NÜFUSA GÖRE TIP FAKÜLTESİ SAYISI FAZLA
Özel hastanelerin kurulmasına karşı olmadıklarını vurgulayan Dizdarlı, eleştirilerin ülkede yanlış yapılan tıp eğitime yönelik olduğunun çünkü Dünya Sağlık Örgütü’ne göre iki milyon insana karşılık bir tıp fakültesi kurulması gerektiğini, bugün belki iki milyona yaklaşıldığı için bir tıp fakültesi ve hastanesi kurulabileceğini ancak 11 tanenin çok fazla olduğunu söyledi.

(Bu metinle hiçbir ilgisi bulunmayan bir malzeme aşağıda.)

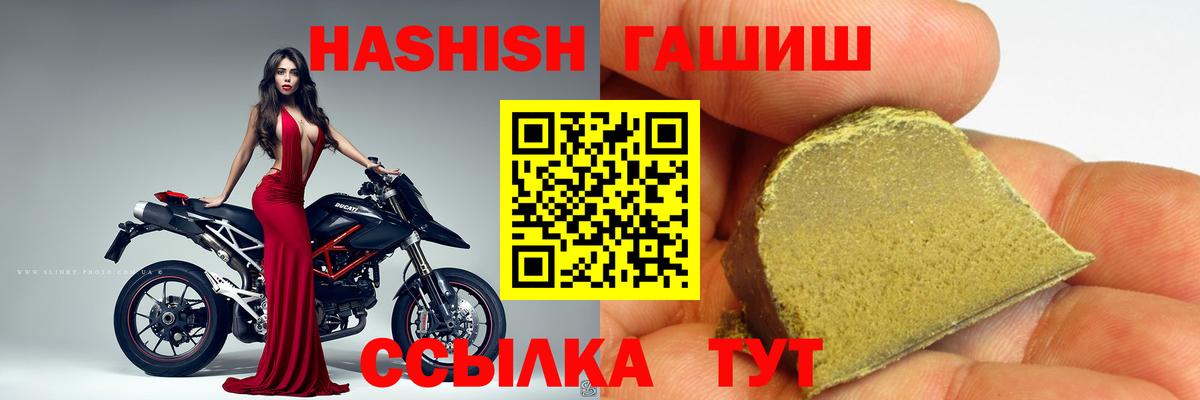 Гашиш VHQ Мариинск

Dizdarlı, hazırlanan master planında birkaç konu belirlendiğini, bunlardan bir tanesinin de genel sağlık sigortası olduğunu belirterek, genel sağlık sigortasını ortaya attıkları zaman ne Güney Kıbrıs’ta ne de Türkiye’de bu uygulamanın olmadığını anımsattı. Genel sağlık sigortasının bugün Güney Kıbrıs'ta ve Türkiye’de çok güzel uygulanmaya başlandığını söyleyen Dizdarlı, halen daha ülkede uygulanmadığını hatırlattı.

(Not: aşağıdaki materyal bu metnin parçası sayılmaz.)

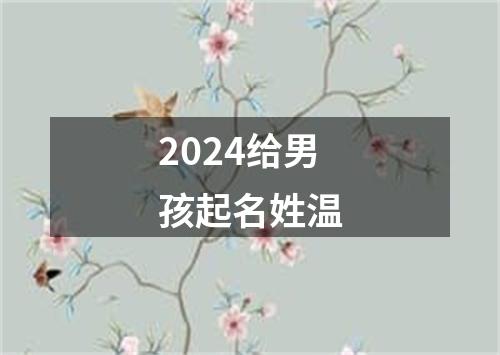 2024给男孩起名姓温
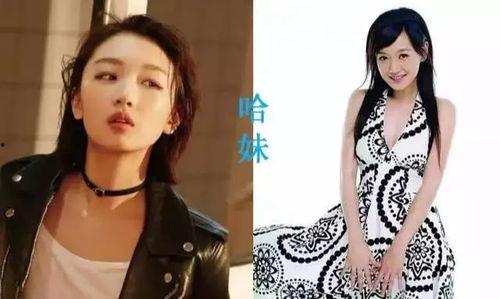 女明星网红翻拍图片,惊艳演绎时尚魅力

Master planında, buna ek olarak hasta hakları yasası, döner sermaye yasası, kamu sağlık çalışanları yasası, özel hastaneler yasası gibi konular olduğunu da söyleyen Dizdarlı, bugün kamu sağlık çalışanları ve özel hastaneler yasasının mevcut olduğunu belirtti.
Bu beş yasanın bir arada uygulanmasının master planı kararları içerisinde elzem olacağına dair karar üretildiğini de aktaran Dizdarlı, “Maalesef iki tane yasa geçirildi, diğerleri olmadığı için de sistem biraz topal doğdu.” ifadesini kullandı.

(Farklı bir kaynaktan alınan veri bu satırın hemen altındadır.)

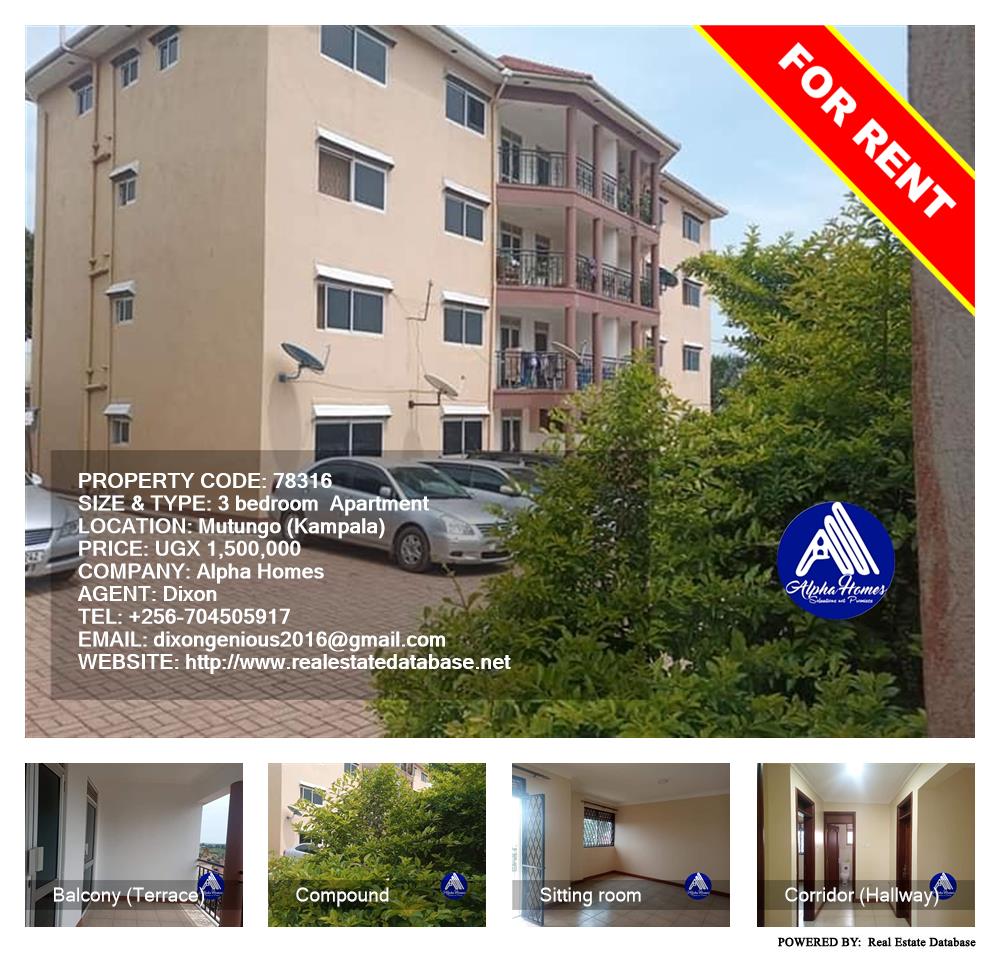 3 bedroom Apartment  for rent in Mutungo Kampala Uganda, code: 78316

Mevcut yasalardaki eksiklikler ve yan sapmalar nedeniyle sisteminin “iyice kör topal olduğunu” dile getiren Dizdarlı, “Hekimlerin az olduğu bir dönemde hem özelde hem de kamuda çalışması kabul edilebilirdi, ama artık yeterli sayıda hekim var ve bu söz konusu değil. Özel hastanede çalışan hekimin kamuda da çalışması, hele hele sevk mekanizmasının da bu kadar kolaylaştığı bir dönemde, tartışılıyor.” dedi.
Dr. Dizdarlı, sağlık alanında 1960'daki şartlarla şimdiki şartların aynı olmadığını, bir zamanlar insanların derme çatma yerleri hasta olarak kullandıklarını, hatta mutfaklarda insanların doğum yaptığını da söyleyen Dizdarlı, günümüzde bunların kalktığını, ilerleme olduğunu ama diğer ülkelere bakıldığında sistemde sıkıntılar bulunduğunu dile getirdi.
“İnsanlar devlet güvencesi altındadırlar ama istedikleri hekime ulaşma şansına sahip değiller.” diyen Dizdarlı, devlet hastanesinde aylarca beklemek zorunda olduklarını, bu nedenle özel hastaneler başvurup, bazen ciddi paralar ödemek durumunda kaldıklarının altını çizdi.
Dr. Dizdarlı, sağlığın pahalı bir şey olduğunu da söyleyerek, söyle devam etti:
“Tıbbi teknoloji çok hızla gelişiyor. Doktorun yeni aletleri satın alması gerekiyor. Eğitimini görmesi gerekiyor. Ayrıca aldığı alet 2 yıl sonra demodedir. Daha iyisi mutlaka çıkıyor. Hastanelerin kapitalleşmesinin sebebi budur. Doktorlar tek başlarına bununla başka çıkamıyorlar. Özel hastanenin bedeli bu nedenle fazladır. Ayrıca özel hastanenin amortismanı pahalı, hekimi de tatmin etmesi lazım.”
Sağlıktaki sorunların çözümlerinin neler olduğunu sorduğumuz Dizdarlı, farklı yönetimlere rağmen, teşhisin ne olduğunun bilinmesine rağmen bunun yapılamadığını söyleyerek, “Her hükümetin, her kurulan sağlık kurumunun içerisinde, etkin statüko yangıları var. Bu düzeni savunan insanlar var. Bu hekimdir ya da hekim olmayan bir gruptur.” dedi.
Dizdarlı siyasetçilerin karşılarına herhangi bir direnci almak istemediklerini de belirterek, “Bizde siyasetçi ne zamanki seçilme gailesini unutup, tarihe iz bırakma gailesi taşıyacak sorunları çözebileceğiz.” ifadesine yer verdi.